As I stated before, I really
enjoyed composing the variations for this lesson. I tried to
pay attention to my use of open position in a way that is almost
therapeutic. In lue of clouding up the beautiful tune with
random hot licks in the key of D, I tried to weave in and out of the
melody using ideas that are melodic, easy, and relevant.
These ideas, to me, are the antithesis of riffing away using pentatonic
blues scales. For other songs like “Salt Creek” or “Big Mon”
I would choose to take on a more bluesy approach.
The trick to keeping a tune free of
blues licks is to base your solos on major scales and chord
arpeggios. I did use a couple flat 3rds and a
couple chromatic lines to add some harmonic interest and catch your
ear, but then went right back to the straight major scale.
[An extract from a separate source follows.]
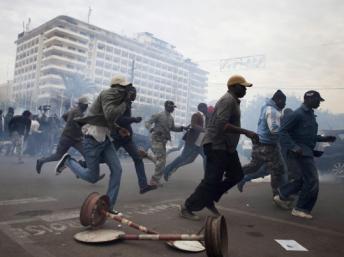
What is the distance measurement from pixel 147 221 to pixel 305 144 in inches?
99.4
When working with my private students I try to teach them how to
construct lines like these using chord shapes, arpeggios, and scale
ideas. It is fun and challenging to try and come up with your
own lines that fit over the chord changes of a tune. This is
one way to never get tired of playing the same song. If you
are constantly coming up with your own melodic variations, a tune can
be reinvented all the time.
When some folks begin to improvise
their flatpicking solos they often ignore the melodic contour of the
tune’s original melody. I like to study what notes are
integral to the sound of the melody and build my variations off
that. One musically artistic aspect of coming up with a
variation is to sometimes go where your ear expects but then go where
your human ear does not expect it to go — like going higher when your
ear expects it to go lower and vice versa.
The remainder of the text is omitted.